Page:
================

The turnout for the kinos, which was held in Yerushalayim’s Talmid Torah Yechavei Daas was impressive, and the evening’s opening remarks were heard from Rav Berkowitz, the director of the Belz talmid torah in Beit Shemesh. He called on the tzibur to stand united and firm to remove the ‘tuma’ from our lives.

There were many other speakers, including Rav Mordechai Shlomo Steinmeitz Shlita, head of the Har Nof Vishnitz community, who expounded on the dangers posed by bringing internet into one’s home, and the need to oust this danger from our midst.

Delivering a message from Maran HaGaon HaRav Yosef Sholom Elyashiv Shlita was HaRav Yosef Efrati Shlita, who spoke of the responsibility of each and every member of the community towards eliminating this threat. He explained how Gedolei Yisrael Shlita delved into the matter, probing it in-depth before reaching their decision, and they are now in the process of formulating the directive that will be distributed to heads of mosdos, a directive that he expects will be ready in the coming days.

================

Dataset records:
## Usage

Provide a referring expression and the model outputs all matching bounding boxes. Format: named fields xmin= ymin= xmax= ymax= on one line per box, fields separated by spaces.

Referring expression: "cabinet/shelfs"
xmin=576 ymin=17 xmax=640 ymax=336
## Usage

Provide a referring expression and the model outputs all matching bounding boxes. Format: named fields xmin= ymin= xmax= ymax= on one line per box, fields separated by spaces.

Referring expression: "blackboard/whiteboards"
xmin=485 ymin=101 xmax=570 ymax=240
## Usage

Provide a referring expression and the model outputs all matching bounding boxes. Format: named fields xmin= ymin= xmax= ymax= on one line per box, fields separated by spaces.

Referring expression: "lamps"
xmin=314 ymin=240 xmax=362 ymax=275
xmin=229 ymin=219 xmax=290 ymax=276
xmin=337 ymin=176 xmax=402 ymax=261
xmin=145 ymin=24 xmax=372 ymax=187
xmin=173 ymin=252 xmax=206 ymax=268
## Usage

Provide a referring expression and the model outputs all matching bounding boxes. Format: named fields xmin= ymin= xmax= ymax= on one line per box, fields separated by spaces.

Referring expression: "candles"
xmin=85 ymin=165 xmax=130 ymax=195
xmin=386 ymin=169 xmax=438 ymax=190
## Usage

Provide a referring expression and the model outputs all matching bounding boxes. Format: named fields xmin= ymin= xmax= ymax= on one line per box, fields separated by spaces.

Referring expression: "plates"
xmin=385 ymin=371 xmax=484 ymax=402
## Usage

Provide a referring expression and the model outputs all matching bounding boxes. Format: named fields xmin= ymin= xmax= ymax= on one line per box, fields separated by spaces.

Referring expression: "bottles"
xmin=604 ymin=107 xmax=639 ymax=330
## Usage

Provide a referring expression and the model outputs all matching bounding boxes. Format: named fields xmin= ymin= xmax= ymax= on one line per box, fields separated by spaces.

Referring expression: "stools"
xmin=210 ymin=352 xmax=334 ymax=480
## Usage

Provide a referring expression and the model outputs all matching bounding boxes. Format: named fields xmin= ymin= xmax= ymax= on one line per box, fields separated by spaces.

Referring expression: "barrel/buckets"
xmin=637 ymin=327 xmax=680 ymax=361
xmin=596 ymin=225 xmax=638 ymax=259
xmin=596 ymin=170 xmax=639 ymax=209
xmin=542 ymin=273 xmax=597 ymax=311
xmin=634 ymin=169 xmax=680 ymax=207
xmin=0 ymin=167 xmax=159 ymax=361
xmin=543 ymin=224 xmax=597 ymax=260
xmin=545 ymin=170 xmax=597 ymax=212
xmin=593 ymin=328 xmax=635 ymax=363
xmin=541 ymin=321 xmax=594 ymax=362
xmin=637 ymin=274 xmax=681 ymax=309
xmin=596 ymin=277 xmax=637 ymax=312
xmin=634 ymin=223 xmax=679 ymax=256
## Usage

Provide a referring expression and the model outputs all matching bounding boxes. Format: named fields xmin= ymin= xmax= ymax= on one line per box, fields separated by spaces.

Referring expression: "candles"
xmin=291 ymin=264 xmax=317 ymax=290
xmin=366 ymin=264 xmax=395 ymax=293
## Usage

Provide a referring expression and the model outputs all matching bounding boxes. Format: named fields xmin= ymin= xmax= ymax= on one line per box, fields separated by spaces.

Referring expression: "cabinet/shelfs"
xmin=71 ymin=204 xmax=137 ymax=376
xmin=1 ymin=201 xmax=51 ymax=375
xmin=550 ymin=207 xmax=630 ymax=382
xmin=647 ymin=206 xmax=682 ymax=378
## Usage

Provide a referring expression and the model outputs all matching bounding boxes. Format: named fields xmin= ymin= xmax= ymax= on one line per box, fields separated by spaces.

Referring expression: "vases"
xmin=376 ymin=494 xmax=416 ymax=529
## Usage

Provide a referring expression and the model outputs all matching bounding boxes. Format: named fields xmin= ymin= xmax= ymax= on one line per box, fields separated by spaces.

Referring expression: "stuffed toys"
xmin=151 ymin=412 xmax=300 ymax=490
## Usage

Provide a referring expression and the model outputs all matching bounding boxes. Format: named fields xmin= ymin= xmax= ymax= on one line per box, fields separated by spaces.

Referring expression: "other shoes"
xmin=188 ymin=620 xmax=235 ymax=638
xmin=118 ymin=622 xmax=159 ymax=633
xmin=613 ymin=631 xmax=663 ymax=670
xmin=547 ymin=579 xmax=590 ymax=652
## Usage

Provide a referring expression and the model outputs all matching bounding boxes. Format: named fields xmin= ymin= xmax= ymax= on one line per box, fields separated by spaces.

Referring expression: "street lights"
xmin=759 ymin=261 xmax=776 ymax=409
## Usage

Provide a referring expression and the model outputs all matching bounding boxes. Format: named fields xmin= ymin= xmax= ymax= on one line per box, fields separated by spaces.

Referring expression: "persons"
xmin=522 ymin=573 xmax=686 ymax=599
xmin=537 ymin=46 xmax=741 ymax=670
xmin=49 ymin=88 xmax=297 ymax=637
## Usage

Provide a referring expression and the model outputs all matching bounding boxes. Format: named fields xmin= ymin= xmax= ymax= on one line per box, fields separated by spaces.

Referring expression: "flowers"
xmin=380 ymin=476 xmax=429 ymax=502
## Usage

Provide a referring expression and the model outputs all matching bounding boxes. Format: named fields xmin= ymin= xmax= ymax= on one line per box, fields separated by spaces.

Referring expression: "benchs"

================

Jobs:
1: In the report on the gathering, why had the directive for heads of mosdos not yet been distributed, according to HaRav Yosef Efrati?
2: Proceed with the report on the gathering, beginning right after its final sentence.

Task-by-task outputs:
1: Gedolei Yisrael were still in the process of formulating it. They had studied the matter in depth before reaching their decision, and he expected the directive to be ready in the coming days.

2:
(Yechiel Spira – YWN Israel)


8 COMMENTS

  1. I do not chas v’sholom question the decision of the g’dolim. But in my experience, (I do not have internet at home) it is becoming increasingly difficult to live without it. I do have access at work and am constantly going online for my wife & kids for something or other. General information, shopping, planning, coupons, travel, returns, tracking a delivery, insurance, automobile registration, paying tickets, paying taxes, warranties, rebates, research etc etc etc are all done via the internet. Now we can still survive without it though its difficult but I fear that in the future it will be impossible to function without internet.

  2. Are they banning use of the telephone (voice is an internet application – though perhaps the opposite is true, internet is a telecommunication “front end”)? What about banning use of the banking system, which is now totally integrated with the internet?

  3. Aren’t we reading THIS on the internet? and how did the chareidi community get the news about D/C’ing the internet? through the internet of course!!

  4. This is obviously going to be a difficult thing.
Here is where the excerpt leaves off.